WHAT YOU NEED TO DO | Skip any picture you find and retype all the remaining lines exactly.

(Records from a spatial question set)
※
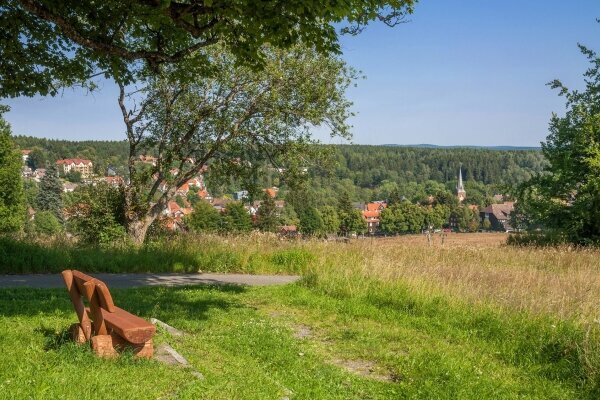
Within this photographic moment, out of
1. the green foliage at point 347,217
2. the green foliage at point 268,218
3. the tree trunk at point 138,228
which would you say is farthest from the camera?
the green foliage at point 347,217

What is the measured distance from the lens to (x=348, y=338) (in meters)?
7.06

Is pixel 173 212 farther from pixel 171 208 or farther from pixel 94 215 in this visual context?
pixel 171 208

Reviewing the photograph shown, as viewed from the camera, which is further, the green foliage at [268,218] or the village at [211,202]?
the green foliage at [268,218]

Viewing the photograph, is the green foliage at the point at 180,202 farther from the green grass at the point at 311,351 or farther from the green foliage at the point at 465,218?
the green foliage at the point at 465,218

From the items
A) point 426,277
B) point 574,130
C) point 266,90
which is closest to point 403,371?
point 426,277

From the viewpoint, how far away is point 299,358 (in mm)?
6059

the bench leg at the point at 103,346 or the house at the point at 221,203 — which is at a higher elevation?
the bench leg at the point at 103,346

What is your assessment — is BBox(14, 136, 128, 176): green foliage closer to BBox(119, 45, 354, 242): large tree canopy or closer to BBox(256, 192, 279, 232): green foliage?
BBox(256, 192, 279, 232): green foliage

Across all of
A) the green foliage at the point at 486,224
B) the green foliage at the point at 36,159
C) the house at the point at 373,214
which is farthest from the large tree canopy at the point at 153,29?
the green foliage at the point at 36,159

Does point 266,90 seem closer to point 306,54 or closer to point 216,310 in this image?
point 306,54

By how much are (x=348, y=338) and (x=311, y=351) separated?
80 centimetres

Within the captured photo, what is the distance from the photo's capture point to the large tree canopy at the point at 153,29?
6.75 meters

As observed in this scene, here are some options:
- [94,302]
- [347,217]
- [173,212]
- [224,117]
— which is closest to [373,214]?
[347,217]

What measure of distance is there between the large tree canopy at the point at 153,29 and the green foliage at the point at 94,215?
6.72 meters
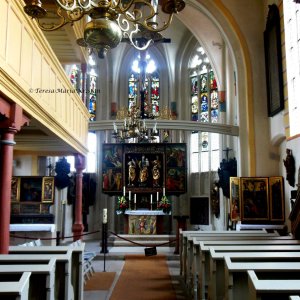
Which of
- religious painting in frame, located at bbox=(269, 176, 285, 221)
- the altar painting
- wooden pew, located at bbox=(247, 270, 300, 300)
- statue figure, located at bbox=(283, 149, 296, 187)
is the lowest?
the altar painting

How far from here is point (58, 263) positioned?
5262 mm

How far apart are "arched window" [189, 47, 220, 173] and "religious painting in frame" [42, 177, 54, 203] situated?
360 inches

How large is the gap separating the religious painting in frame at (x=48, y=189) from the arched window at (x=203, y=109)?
9.14 metres

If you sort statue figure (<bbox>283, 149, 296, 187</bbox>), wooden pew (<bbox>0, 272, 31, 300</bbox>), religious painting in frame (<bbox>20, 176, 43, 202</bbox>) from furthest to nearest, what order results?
religious painting in frame (<bbox>20, 176, 43, 202</bbox>) → statue figure (<bbox>283, 149, 296, 187</bbox>) → wooden pew (<bbox>0, 272, 31, 300</bbox>)

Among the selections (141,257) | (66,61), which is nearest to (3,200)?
(141,257)

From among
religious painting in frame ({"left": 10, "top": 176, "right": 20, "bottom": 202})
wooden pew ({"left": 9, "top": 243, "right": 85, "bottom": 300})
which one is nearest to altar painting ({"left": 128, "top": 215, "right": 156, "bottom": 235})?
religious painting in frame ({"left": 10, "top": 176, "right": 20, "bottom": 202})

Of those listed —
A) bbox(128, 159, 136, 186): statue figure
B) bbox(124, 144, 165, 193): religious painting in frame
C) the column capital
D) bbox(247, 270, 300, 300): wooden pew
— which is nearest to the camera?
bbox(247, 270, 300, 300): wooden pew

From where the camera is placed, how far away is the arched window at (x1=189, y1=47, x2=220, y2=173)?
21.1 metres

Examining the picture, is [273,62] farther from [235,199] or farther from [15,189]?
[15,189]

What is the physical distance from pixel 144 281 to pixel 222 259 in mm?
4184

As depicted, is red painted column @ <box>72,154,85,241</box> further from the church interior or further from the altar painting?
the altar painting

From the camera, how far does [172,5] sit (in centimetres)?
457

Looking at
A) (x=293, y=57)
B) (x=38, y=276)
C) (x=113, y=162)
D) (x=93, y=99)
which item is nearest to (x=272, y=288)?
(x=38, y=276)

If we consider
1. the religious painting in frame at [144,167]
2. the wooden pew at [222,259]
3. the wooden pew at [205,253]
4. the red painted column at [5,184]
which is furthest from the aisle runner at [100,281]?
the religious painting in frame at [144,167]
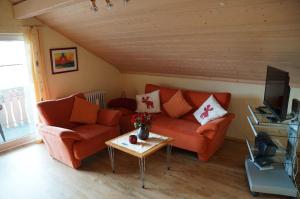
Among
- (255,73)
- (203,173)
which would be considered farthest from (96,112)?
(255,73)

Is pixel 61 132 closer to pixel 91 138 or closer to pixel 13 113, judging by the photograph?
pixel 91 138

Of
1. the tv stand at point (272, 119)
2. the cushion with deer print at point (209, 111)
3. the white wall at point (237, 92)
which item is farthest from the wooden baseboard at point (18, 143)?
the tv stand at point (272, 119)

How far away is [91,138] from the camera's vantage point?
10.8 feet

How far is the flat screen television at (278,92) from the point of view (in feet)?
7.80

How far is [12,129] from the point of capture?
4.66m

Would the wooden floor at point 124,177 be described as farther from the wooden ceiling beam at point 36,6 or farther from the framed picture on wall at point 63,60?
the wooden ceiling beam at point 36,6

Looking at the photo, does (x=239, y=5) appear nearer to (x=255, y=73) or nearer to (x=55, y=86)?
(x=255, y=73)

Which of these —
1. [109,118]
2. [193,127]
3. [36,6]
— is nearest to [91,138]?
[109,118]

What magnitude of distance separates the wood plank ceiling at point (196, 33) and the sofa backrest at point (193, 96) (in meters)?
0.34

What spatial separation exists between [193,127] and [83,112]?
69.5 inches

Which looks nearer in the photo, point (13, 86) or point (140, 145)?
point (140, 145)

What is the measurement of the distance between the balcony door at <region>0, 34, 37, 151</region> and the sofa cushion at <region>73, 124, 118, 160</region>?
119 cm

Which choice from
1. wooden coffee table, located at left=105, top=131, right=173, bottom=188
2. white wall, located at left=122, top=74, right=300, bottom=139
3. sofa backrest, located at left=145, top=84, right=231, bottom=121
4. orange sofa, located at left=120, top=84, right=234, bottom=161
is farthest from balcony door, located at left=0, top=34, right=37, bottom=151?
white wall, located at left=122, top=74, right=300, bottom=139

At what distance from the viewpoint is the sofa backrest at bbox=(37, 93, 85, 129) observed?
3.47 metres
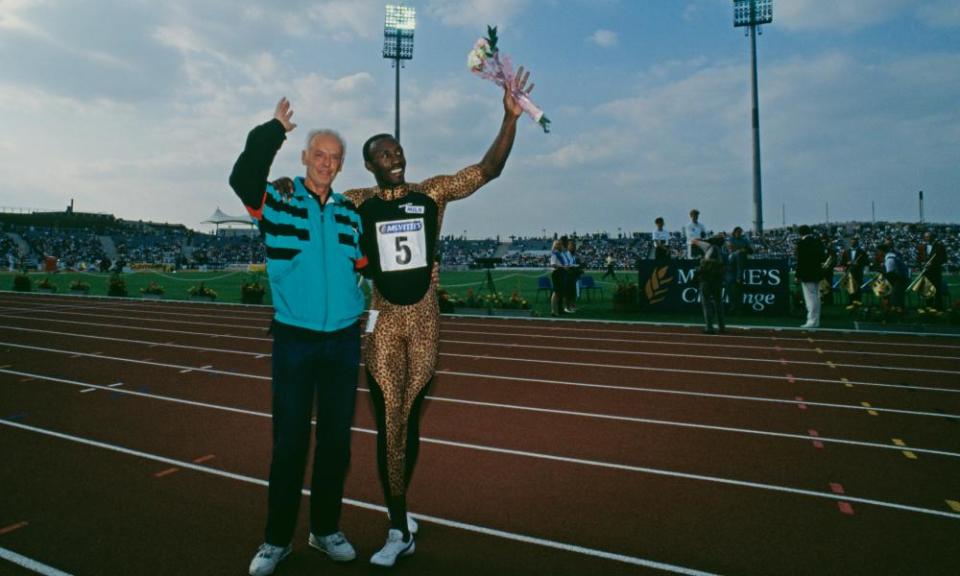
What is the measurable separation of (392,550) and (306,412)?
839 mm

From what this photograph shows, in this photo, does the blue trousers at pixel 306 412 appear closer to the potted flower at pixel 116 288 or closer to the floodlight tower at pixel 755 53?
the potted flower at pixel 116 288

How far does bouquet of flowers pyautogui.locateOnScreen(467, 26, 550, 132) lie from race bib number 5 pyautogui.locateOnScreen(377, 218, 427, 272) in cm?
85

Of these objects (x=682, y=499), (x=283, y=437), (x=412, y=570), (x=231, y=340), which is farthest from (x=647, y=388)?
(x=231, y=340)

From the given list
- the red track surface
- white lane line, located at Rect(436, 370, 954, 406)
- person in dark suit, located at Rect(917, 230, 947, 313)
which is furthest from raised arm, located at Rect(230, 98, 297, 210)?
person in dark suit, located at Rect(917, 230, 947, 313)

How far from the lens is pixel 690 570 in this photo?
281 cm

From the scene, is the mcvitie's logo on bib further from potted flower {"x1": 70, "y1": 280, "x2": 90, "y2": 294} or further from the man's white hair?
potted flower {"x1": 70, "y1": 280, "x2": 90, "y2": 294}

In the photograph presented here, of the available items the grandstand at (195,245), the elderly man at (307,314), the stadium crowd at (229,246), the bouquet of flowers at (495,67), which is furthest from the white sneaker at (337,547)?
the stadium crowd at (229,246)

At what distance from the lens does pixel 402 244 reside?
2.80 meters

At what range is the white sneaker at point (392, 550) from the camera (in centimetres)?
280

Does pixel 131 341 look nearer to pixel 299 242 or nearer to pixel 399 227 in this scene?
※
SOLUTION TO THE EXERCISE |
Within this photographic moment, out of
1. the green foliage at point 347,217
2. the green foliage at point 268,218
3. the tree trunk at point 138,228
which would you say is farthest from the camera?
the green foliage at point 347,217

What is the measured distance from the lens to (x=348, y=338) (in meters)?
7.06

Is pixel 173 212 farther from pixel 171 208 or farther from pixel 94 215 in this visual context?
pixel 171 208

Reviewing the photograph shown, as viewed from the camera, which is further, the green foliage at [268,218] or the village at [211,202]?
the green foliage at [268,218]

Viewing the photograph, is the green foliage at the point at 180,202 farther from the green grass at the point at 311,351 or farther from the green foliage at the point at 465,218?
the green foliage at the point at 465,218

From the items
A) point 426,277
B) point 574,130
C) point 266,90
which is closest to point 403,371?
point 426,277

From the viewpoint, how far away is point 299,358 (in mm)?
6059

the bench leg at the point at 103,346 or the house at the point at 221,203 — which is at a higher elevation?
the bench leg at the point at 103,346

What is your assessment — is BBox(14, 136, 128, 176): green foliage closer to BBox(119, 45, 354, 242): large tree canopy or closer to BBox(256, 192, 279, 232): green foliage?
BBox(256, 192, 279, 232): green foliage

Across all of
A) the green foliage at the point at 486,224
B) the green foliage at the point at 36,159
C) the house at the point at 373,214
which is farthest from the large tree canopy at the point at 153,29?
the green foliage at the point at 36,159

Does point 266,90 seem closer to point 306,54 or closer to point 216,310 in this image?
point 306,54

By how much are (x=348, y=338) and (x=311, y=351) separated?
80 centimetres

Within the captured photo, what is the distance from the photo's capture point to the large tree canopy at the point at 153,29?
6.75 meters

As observed in this scene, here are some options:
- [94,302]
- [347,217]
- [173,212]
- [224,117]
— which is closest to [373,214]?
[347,217]

What measure of distance is there between the large tree canopy at the point at 153,29 and the green foliage at the point at 94,215?
6.72 meters
Which of
- religious painting in frame, located at bbox=(269, 176, 285, 221)
- the altar painting
- wooden pew, located at bbox=(247, 270, 300, 300)
- statue figure, located at bbox=(283, 149, 296, 187)
is the lowest?
the altar painting

How far from here is point (58, 263) positioned?
5262 mm

How far apart are "arched window" [189, 47, 220, 173] and "religious painting in frame" [42, 177, 54, 203] situated?
360 inches

How large is the gap separating the religious painting in frame at (x=48, y=189) from the arched window at (x=203, y=109)?
9.14 metres

If you sort statue figure (<bbox>283, 149, 296, 187</bbox>), wooden pew (<bbox>0, 272, 31, 300</bbox>), religious painting in frame (<bbox>20, 176, 43, 202</bbox>) from furthest to nearest, what order results?
religious painting in frame (<bbox>20, 176, 43, 202</bbox>) → statue figure (<bbox>283, 149, 296, 187</bbox>) → wooden pew (<bbox>0, 272, 31, 300</bbox>)

Among the selections (141,257) | (66,61), which is nearest to (3,200)?
(141,257)

From among
religious painting in frame ({"left": 10, "top": 176, "right": 20, "bottom": 202})
wooden pew ({"left": 9, "top": 243, "right": 85, "bottom": 300})
which one is nearest to altar painting ({"left": 128, "top": 215, "right": 156, "bottom": 235})?
religious painting in frame ({"left": 10, "top": 176, "right": 20, "bottom": 202})

Of those listed —
A) bbox(128, 159, 136, 186): statue figure
B) bbox(124, 144, 165, 193): religious painting in frame
C) the column capital
D) bbox(247, 270, 300, 300): wooden pew
— which is nearest to the camera?
bbox(247, 270, 300, 300): wooden pew

From where the camera is placed, how far away is the arched window at (x1=189, y1=47, x2=220, y2=173)?
21.1 metres

Examining the picture, is [273,62] farther from [235,199] or farther from [15,189]?
[15,189]

What is the physical distance from pixel 144 281 to pixel 222 259 in mm?
4184

As depicted, is red painted column @ <box>72,154,85,241</box> further from the church interior or further from the altar painting?
the altar painting

From the camera, how far does [172,5] sit (in centimetres)?
457

Looking at
A) (x=293, y=57)
B) (x=38, y=276)
C) (x=113, y=162)
D) (x=93, y=99)
which item is nearest to (x=272, y=288)?
(x=38, y=276)

If we consider
1. the religious painting in frame at [144,167]
2. the wooden pew at [222,259]
3. the wooden pew at [205,253]
4. the red painted column at [5,184]
which is furthest from the aisle runner at [100,281]?
the religious painting in frame at [144,167]
Among
- (255,73)
- (203,173)
which would be considered farthest from (96,112)?
(255,73)

Is pixel 61 132 closer to pixel 91 138 or closer to pixel 13 113, judging by the photograph?
pixel 91 138

Of
1. the tv stand at point (272, 119)
2. the cushion with deer print at point (209, 111)
3. the white wall at point (237, 92)
which item is farthest from the wooden baseboard at point (18, 143)?
the tv stand at point (272, 119)

How far away is [91,138] from the camera's vantage point?
10.8 feet

How far is the flat screen television at (278,92) from the point of view (in feet)?
7.80

How far is [12,129] from the point of capture?
4.66m

Would the wooden floor at point 124,177 be described as farther from the wooden ceiling beam at point 36,6 or farther from the framed picture on wall at point 63,60?
the wooden ceiling beam at point 36,6

Looking at the photo, does (x=239, y=5) appear nearer to (x=255, y=73) or nearer to (x=55, y=86)?
(x=255, y=73)

Which of these —
1. [109,118]
2. [193,127]
3. [36,6]
— is nearest to [91,138]?
[109,118]

What magnitude of distance separates the wood plank ceiling at point (196, 33) and the sofa backrest at point (193, 96) (in meters)?
0.34

What spatial separation exists between [193,127] and [83,112]?
69.5 inches

Which looks nearer in the photo, point (13, 86) or point (140, 145)?
point (140, 145)

What is the measurement of the distance between the balcony door at <region>0, 34, 37, 151</region> and the sofa cushion at <region>73, 124, 118, 160</region>?
119 cm

Which choice from
1. wooden coffee table, located at left=105, top=131, right=173, bottom=188
2. white wall, located at left=122, top=74, right=300, bottom=139
3. sofa backrest, located at left=145, top=84, right=231, bottom=121
4. orange sofa, located at left=120, top=84, right=234, bottom=161
is farthest from balcony door, located at left=0, top=34, right=37, bottom=151?
white wall, located at left=122, top=74, right=300, bottom=139

At what distance from the viewpoint is the sofa backrest at bbox=(37, 93, 85, 129) observed?
3.47 metres
What is the measurable separation of (392,550) and (306,412)?
839 mm

From what this photograph shows, in this photo, does the blue trousers at pixel 306 412 appear closer to the potted flower at pixel 116 288 or closer to the floodlight tower at pixel 755 53?
the potted flower at pixel 116 288

How far does bouquet of flowers pyautogui.locateOnScreen(467, 26, 550, 132) lie from race bib number 5 pyautogui.locateOnScreen(377, 218, 427, 272) in cm?
85

Of these objects (x=682, y=499), (x=283, y=437), (x=412, y=570), (x=231, y=340), which is farthest from (x=647, y=388)?
(x=231, y=340)

From the given list
- the red track surface
- white lane line, located at Rect(436, 370, 954, 406)
- person in dark suit, located at Rect(917, 230, 947, 313)
which is furthest from raised arm, located at Rect(230, 98, 297, 210)?
person in dark suit, located at Rect(917, 230, 947, 313)

How far from the lens is pixel 690 570 in this photo?
281 cm

From the scene, is the mcvitie's logo on bib further from potted flower {"x1": 70, "y1": 280, "x2": 90, "y2": 294} or further from the man's white hair?
potted flower {"x1": 70, "y1": 280, "x2": 90, "y2": 294}

In the photograph presented here, of the available items the grandstand at (195,245), the elderly man at (307,314), the stadium crowd at (229,246), the bouquet of flowers at (495,67), which is furthest from the white sneaker at (337,547)?
the stadium crowd at (229,246)

At what distance from the lens does pixel 402 244 reside?
2.80 meters

At what range is the white sneaker at point (392, 550) from the camera (in centimetres)?
280

Does pixel 131 341 look nearer to pixel 299 242 or nearer to pixel 399 227 in this scene?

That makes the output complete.